WHAT YOU NEED TO DO :: Print the data below verbatim, minus images.

PROVIDED DATA ::
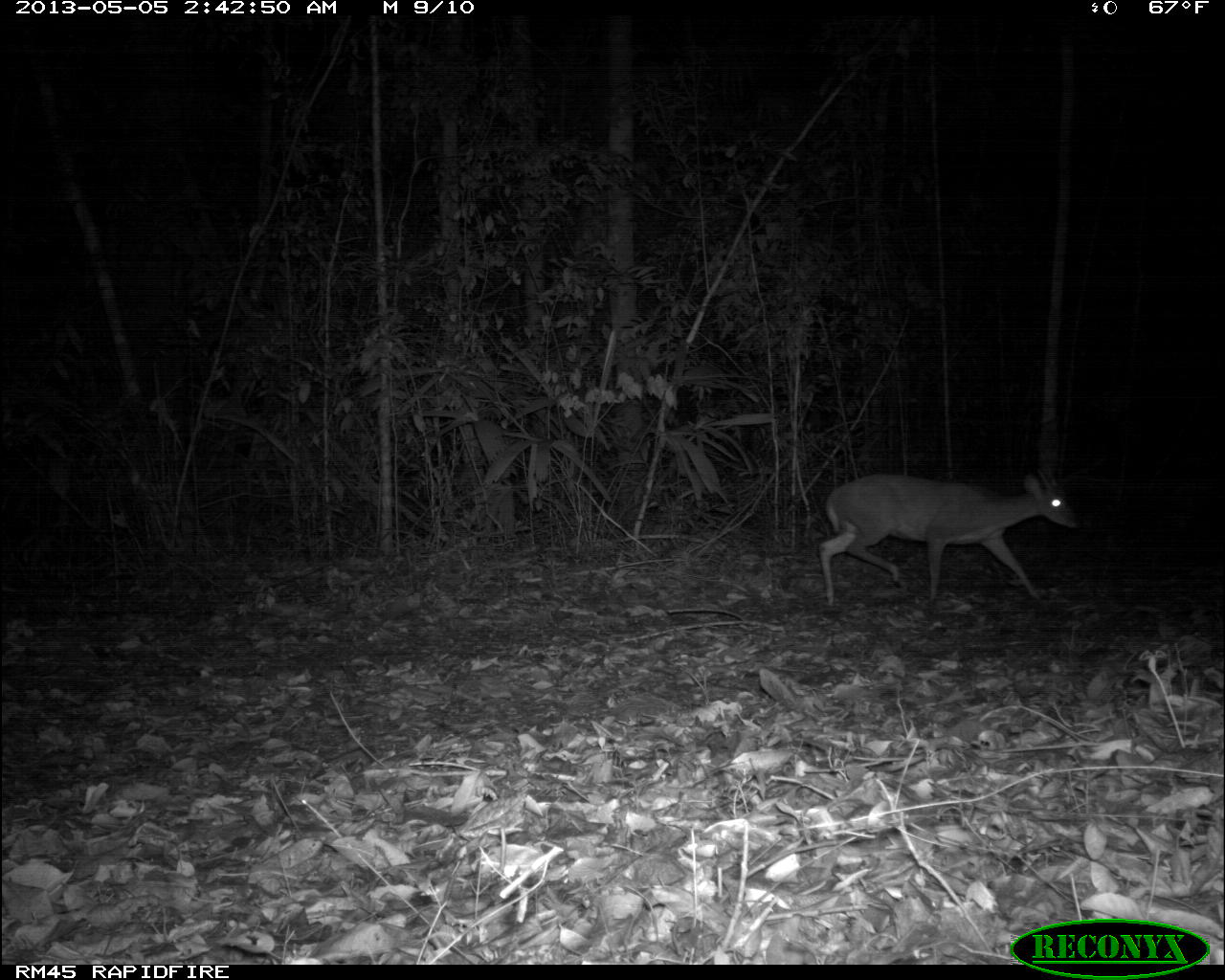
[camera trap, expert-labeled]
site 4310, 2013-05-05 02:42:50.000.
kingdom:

RESPONSE AREA ::
[camera trap, expert-labeled]
site 4310, 2013-05-05 02:42:50.000.
kingdom:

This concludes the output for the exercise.